■ **Written task**: Extract, word for word, the stretch of lines from the one containing "Is the point" through the final line, both included.

▼▼▼

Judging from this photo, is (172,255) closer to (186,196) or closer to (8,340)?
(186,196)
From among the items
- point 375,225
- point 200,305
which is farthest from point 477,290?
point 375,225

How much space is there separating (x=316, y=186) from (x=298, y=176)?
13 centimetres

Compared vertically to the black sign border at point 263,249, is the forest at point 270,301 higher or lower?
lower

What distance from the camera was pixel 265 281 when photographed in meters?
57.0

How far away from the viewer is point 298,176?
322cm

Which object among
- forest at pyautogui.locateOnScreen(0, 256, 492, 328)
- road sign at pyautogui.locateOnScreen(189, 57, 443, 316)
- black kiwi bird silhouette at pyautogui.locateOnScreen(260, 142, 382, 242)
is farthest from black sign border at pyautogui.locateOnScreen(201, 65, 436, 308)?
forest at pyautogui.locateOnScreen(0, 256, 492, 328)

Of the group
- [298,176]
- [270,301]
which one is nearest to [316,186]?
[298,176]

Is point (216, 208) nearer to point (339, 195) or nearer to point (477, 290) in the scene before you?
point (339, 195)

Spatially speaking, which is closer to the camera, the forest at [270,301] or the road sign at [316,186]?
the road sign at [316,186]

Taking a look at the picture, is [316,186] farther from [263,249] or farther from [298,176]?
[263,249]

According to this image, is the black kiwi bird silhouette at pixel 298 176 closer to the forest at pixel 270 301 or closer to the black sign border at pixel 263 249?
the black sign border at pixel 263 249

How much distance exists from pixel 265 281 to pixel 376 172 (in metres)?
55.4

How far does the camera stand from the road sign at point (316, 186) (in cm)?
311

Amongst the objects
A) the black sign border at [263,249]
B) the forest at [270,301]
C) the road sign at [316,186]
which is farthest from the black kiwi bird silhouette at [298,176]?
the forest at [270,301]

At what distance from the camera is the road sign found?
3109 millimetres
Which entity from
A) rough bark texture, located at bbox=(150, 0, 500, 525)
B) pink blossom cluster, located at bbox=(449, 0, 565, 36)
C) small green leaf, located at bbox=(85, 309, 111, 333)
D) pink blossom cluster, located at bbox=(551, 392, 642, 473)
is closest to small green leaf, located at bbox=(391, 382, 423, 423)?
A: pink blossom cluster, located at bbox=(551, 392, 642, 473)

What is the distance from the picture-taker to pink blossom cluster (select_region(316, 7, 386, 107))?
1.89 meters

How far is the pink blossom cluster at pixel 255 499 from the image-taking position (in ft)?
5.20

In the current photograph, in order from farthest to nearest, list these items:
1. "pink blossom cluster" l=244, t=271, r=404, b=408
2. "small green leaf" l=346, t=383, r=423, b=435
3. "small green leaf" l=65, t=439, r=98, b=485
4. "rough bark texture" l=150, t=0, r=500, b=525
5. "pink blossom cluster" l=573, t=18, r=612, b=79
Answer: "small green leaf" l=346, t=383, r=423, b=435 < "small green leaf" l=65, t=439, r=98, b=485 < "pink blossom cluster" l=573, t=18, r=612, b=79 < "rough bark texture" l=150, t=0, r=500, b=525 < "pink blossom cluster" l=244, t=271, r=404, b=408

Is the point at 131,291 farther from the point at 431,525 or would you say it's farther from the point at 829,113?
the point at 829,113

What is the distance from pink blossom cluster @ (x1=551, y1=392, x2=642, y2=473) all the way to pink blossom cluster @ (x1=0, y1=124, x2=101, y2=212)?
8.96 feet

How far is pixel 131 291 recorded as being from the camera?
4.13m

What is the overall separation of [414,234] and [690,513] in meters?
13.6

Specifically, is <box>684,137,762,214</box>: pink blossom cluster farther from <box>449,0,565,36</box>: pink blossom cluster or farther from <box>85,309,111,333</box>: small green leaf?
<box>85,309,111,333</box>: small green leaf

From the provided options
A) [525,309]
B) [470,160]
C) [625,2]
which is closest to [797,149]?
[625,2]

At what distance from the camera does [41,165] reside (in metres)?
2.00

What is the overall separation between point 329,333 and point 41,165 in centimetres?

▲▲▲

■ **Solution for this task**:
Is the point at 131,291 farther from the point at 431,525 or would you say it's farther from the point at 829,113?
the point at 829,113

What is the distance from pink blossom cluster @ (x1=551, y1=392, x2=642, y2=473) all the way to pink blossom cluster @ (x1=0, y1=124, x2=101, y2=212)?
8.96 feet

How far is pixel 131 291 recorded as being from the camera?
4.13m

What is the overall separation of [414,234] and [690,513] in meters?
13.6

Specifically, is <box>684,137,762,214</box>: pink blossom cluster farther from <box>449,0,565,36</box>: pink blossom cluster or farther from <box>85,309,111,333</box>: small green leaf?
<box>85,309,111,333</box>: small green leaf

From the provided options
A) [525,309]
B) [470,160]
C) [625,2]
which is closest to [797,149]?
[625,2]

At what distance from the camera does [41,165] reside (in metres)?
2.00

What is the overall separation between point 329,333 and point 41,165 in centimetres?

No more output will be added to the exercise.